[Opening EXCERPT TO READ section]

Thursday, April 10, 2008

IQ must be higher then weight

One of my friends a hot little auburn meets strawberry blond is chirping about her weight. She used to be a sized 2. Alas the baby has multiplied the number. As she is a genius to the max, I calmed her nerves that as long as her IQ continued to exceed her weight she was in fine shape. Women love messing with their heads with a numbers game and it got me thinking it is a great goal to express the importance of valuing us babes for other things? Does your weight exceed your IQ?

Wednesday, April 9, 2008

Babysitter Pageant

When I first needed to hire a babysitter I promised myself that my main goal would be that ugly would be a definite requirement. Lord knows there is no better recipe for disaster then a hot women half your age taking energetic care of your kids. Reality has played some cosmic joke on me because the women that end up coming to interview are starting to look like they escaped from the friggin Miss Universe Pageant. It is very depressing. Hi..."I am completely gorgeous, I have no stretch marks, speak five languages and I can chase your kids for 5 hours". "Do you think your husband would enjoy having me around?" YIKES!!! Where have all the sweet and nasty looking babysitters gone? Is this some cosmic joke?

Tuesday, April 8, 2008

Mommy Intervention/Rehab

The other day I was casually looking forward to a playdate with friends.
Little did I know...(thunderclap/sounds of doom) my friends and family had scheduled a MOMMY INTERVENTION.

They sat me down and ranted endlessy how completely irritating and totally anti social all my mommy behavior was and that I immedietely needed to head to MOMMY REHAB.

COMPLAINTS AS FOLLOWS...

I was nuerotically obsessed safety to the point of having the kids wear bike helmets in their carseats.

I only fed them fresh veggies from my personal organic garden and only after a squirrel had taken multiple bites. Obviously, to insure the food was actually safe to be consumed.

[Closing EXCERPT TO READ section]
[Opening DATA SUPPLIED section]

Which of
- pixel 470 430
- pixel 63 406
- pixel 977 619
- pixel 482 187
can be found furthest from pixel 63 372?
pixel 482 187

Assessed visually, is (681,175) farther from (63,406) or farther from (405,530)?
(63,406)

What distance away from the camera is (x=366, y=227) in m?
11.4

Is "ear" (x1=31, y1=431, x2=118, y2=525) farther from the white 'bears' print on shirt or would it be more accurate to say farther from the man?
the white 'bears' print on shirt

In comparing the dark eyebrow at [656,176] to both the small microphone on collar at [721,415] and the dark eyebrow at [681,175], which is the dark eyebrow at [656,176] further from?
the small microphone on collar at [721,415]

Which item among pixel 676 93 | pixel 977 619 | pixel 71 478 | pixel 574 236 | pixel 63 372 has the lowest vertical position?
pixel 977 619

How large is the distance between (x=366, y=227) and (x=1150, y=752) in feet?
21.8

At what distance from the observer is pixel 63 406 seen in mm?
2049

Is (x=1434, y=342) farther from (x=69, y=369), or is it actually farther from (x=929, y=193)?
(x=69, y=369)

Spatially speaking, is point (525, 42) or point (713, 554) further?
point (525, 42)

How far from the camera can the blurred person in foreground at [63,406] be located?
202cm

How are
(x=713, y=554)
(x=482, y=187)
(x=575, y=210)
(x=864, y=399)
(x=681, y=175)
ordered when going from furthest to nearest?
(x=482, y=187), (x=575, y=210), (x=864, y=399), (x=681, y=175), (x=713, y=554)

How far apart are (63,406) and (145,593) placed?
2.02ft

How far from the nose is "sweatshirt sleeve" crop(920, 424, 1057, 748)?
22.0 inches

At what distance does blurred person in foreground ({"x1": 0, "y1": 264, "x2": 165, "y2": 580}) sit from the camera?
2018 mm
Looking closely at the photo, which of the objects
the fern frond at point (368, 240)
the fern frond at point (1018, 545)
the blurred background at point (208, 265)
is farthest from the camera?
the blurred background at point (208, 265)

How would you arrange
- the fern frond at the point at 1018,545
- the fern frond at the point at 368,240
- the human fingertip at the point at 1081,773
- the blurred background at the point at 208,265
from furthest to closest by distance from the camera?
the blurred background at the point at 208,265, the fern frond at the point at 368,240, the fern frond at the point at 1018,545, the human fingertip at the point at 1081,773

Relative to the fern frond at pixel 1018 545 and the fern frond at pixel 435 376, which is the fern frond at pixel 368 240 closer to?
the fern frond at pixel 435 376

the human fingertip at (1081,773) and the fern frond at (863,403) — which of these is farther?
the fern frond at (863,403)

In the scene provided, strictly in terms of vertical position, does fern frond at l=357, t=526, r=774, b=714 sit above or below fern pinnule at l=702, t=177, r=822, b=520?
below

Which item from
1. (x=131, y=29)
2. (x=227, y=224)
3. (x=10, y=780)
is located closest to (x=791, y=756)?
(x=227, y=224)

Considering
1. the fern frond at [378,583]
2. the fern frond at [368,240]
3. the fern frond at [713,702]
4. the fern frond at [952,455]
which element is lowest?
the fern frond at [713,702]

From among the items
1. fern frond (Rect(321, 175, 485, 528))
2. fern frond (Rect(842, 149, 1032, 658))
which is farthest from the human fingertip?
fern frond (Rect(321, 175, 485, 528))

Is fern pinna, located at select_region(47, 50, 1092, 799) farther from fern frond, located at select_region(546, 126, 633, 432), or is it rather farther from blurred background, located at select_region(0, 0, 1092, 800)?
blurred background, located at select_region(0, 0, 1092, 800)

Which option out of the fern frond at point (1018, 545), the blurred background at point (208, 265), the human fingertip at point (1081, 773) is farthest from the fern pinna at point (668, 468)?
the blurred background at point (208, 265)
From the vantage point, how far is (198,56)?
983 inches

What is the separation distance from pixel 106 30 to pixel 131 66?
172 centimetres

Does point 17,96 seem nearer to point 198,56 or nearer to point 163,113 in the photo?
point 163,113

[Closing DATA SUPPLIED section]

__ASSIGNMENT__: From the blog excerpt, write out the passage starting with "Tuesday, April 8, 2008" and going on through "a MOMMY INTERVENTION.".

__EXPECTED ANSWER__:
Tuesday, April 8, 2008

Mommy Intervention/Rehab

The other day I was casually looking forward to a playdate with friends.
Little did I know...(thunderclap/sounds of doom) my friends and family had scheduled a MOMMY INTERVENTION.